--- Start Data records ---

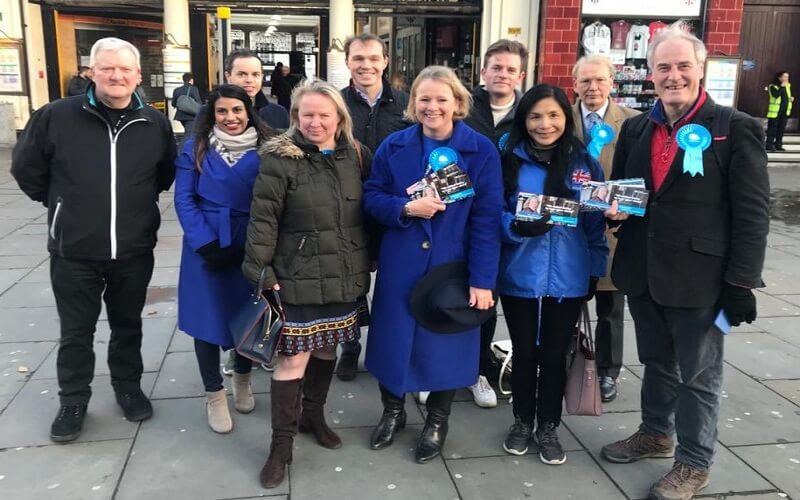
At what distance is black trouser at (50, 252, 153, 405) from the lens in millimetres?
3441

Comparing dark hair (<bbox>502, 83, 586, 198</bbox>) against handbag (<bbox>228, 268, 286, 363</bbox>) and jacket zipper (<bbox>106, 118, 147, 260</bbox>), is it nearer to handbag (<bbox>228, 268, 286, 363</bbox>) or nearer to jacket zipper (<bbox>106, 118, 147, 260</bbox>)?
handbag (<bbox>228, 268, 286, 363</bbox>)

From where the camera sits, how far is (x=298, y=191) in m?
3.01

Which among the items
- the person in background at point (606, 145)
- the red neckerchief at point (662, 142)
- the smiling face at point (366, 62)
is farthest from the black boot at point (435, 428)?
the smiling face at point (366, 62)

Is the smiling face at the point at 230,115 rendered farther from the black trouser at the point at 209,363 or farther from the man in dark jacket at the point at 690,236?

--- End Data records ---
--- Start Data records ---

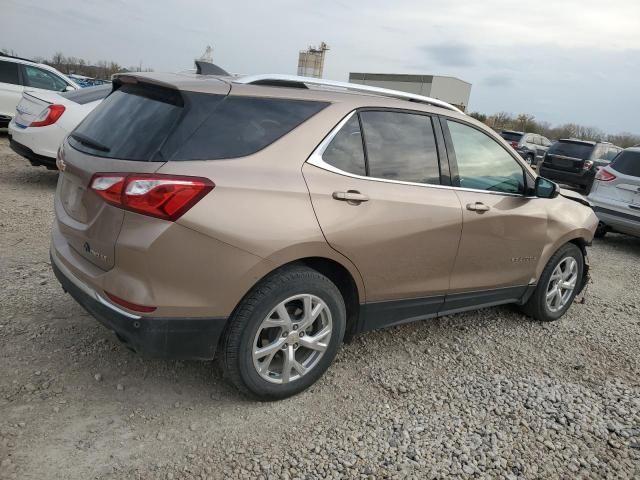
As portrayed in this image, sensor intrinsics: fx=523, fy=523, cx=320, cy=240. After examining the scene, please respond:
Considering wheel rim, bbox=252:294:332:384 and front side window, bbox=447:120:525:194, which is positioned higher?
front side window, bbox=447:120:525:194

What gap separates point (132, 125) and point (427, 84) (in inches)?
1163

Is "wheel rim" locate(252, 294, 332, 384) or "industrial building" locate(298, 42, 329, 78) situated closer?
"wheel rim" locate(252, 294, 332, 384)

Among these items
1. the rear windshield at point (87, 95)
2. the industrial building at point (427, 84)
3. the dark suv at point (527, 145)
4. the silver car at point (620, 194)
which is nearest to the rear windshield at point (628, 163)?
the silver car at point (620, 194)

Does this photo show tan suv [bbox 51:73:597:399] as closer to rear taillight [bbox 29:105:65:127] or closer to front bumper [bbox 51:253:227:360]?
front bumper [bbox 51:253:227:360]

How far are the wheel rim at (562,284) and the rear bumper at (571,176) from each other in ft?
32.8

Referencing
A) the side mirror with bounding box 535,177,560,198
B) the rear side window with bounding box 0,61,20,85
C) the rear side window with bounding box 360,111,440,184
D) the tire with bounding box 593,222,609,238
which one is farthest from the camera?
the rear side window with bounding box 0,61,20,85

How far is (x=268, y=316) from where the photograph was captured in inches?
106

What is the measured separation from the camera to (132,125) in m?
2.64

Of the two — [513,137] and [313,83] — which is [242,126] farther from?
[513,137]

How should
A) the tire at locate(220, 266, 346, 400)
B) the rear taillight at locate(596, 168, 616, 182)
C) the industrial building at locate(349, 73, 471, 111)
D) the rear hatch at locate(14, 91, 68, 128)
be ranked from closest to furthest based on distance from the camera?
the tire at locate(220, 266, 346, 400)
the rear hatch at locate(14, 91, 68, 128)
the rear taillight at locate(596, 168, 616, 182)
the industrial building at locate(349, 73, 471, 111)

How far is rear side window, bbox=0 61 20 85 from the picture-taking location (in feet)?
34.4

--- End Data records ---
--- Start Data records ---

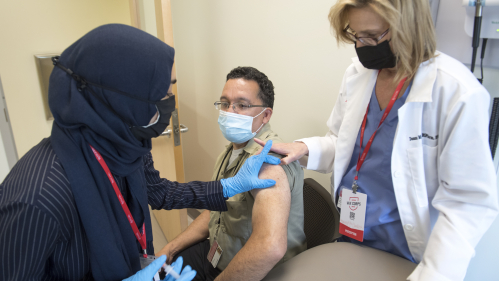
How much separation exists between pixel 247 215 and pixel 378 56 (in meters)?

--- End Data records ---

Goal of the exercise
Gather every line of the rows above that contains the word "tire".

Exercise response
D) the tire with bounding box 593,222,609,238
A) the tire at locate(220, 266, 346, 400)
the tire at locate(220, 266, 346, 400)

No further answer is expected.